Why does the digital divide matter when we explore equity and AI? Simply put, most generative AI is difficult to use without an internet connection. Although text based generative AI like ChaptGPT can run on mobile devices, its response time may be slower than one would experience when using a high-speed internet connection. Making more sophisticated queries with long outputs would be difficult, at best.
In addition to challenges resulting from the digital divide, there are challenges associated with the cost of using generative AI tools themselves. Chat GPT, which started out free, is now partially behind a paywall begging the question of how much longer these tools will remain freely available. In fact, the economic realities of the astronomical costs of running generative AI almost guarantees that such paywalls will become more common. CNBC reports that just training a large language model could be more than $4 million. Some estimates of daily cost to run it put it at $100,000 per day or $3,000,000 per month.
What will be the result of fewer students having access to generative AI? We run the risk of the digital divide turning into an AI divide. Some students who lack sufficient access will not gain the skills related to working with generative AI that will be increasingly necessary as we enter an age of hybrid human/AI work.

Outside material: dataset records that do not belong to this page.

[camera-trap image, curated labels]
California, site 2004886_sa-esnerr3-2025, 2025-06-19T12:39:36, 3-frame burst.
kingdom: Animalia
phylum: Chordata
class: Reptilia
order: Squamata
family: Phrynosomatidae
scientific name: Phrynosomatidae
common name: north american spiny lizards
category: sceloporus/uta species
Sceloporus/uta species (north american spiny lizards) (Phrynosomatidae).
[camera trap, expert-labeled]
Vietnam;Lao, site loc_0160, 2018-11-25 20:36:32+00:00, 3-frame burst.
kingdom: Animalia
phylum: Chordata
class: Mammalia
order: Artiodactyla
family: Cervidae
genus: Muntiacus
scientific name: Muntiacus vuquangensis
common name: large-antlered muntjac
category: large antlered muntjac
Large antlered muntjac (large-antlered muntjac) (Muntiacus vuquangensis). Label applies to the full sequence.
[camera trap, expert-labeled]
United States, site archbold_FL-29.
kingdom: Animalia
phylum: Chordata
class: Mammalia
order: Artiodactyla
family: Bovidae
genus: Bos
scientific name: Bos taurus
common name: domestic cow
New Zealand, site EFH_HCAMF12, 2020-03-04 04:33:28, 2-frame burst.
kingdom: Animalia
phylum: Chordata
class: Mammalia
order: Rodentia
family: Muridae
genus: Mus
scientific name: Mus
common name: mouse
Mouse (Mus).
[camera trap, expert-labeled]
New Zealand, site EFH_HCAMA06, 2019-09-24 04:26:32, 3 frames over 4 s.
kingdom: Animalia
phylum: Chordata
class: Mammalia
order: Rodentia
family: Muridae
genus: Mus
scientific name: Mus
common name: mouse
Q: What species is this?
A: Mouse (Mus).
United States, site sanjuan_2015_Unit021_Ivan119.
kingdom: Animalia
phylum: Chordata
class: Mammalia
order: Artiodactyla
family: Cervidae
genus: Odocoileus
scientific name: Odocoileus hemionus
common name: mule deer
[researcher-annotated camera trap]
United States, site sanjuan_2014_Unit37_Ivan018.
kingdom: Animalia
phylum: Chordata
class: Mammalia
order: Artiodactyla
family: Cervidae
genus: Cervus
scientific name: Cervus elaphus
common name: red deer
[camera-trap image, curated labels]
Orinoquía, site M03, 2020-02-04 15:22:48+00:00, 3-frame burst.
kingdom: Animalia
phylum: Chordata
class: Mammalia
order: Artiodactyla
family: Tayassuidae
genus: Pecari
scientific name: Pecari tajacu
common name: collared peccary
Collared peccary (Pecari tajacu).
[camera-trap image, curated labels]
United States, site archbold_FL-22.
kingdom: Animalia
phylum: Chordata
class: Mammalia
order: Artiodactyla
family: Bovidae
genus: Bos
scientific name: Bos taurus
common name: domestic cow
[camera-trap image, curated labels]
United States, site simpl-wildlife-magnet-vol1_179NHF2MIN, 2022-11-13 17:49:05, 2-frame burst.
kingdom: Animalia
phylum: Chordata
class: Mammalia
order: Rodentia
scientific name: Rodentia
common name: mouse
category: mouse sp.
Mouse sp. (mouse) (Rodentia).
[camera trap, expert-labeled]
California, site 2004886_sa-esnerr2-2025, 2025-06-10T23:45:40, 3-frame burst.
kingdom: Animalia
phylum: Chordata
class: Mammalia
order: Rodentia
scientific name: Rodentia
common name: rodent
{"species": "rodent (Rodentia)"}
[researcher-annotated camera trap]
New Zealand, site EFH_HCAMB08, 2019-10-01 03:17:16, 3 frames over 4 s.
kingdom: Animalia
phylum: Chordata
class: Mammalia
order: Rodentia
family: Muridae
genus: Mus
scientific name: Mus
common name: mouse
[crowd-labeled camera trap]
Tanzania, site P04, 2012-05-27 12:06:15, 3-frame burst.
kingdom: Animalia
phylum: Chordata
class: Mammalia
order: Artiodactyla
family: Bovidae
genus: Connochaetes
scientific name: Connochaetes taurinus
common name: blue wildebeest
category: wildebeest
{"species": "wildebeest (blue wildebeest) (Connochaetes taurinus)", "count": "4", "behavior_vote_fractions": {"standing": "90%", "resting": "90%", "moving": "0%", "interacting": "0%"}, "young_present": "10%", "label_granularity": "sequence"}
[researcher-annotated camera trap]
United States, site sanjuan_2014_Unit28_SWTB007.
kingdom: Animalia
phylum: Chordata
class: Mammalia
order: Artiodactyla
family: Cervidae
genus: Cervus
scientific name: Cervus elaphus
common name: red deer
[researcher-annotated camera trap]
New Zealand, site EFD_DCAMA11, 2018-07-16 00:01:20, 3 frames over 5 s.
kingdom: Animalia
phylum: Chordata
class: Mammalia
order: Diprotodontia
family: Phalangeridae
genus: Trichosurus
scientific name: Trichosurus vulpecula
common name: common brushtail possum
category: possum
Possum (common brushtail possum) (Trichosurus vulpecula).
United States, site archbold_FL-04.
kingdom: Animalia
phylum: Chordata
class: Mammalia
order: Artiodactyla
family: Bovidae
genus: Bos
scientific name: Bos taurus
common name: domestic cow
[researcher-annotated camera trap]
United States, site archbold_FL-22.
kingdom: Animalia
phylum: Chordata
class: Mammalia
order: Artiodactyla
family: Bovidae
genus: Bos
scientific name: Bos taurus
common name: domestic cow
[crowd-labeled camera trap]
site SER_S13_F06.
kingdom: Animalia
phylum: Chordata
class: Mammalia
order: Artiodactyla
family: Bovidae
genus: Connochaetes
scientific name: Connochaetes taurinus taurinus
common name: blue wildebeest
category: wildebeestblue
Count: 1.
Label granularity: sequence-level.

Generative AI has the potential to revolutionize society, including higher education, in ways that we still are determining. But as higher education professionals, we need to be cognizant of how we leverage generative AI. How can you build upon the promise of generative AI while mitigating some of its challenges?
As we continue to explore the ways in which generative artificial intelligence can impact higher education, it is critical for us to remember that no technology is neutral.
As Kate Crawford in Atlas of AI puts it, “Artificial intelligence is not on objective, universal, or neutral computational technique that makes determinations without human direction. Its systems are embedded in social, political, cultural, and economic worlds, shaped by humans, institutions, and imperatives that determine what they do and how they do it” (211). Does this negate the potential advantages of generative AI and the ways that it can improve educational equity? No, but it does mean we should be cognizant of the potential for further educational inequity and work to counter that potential.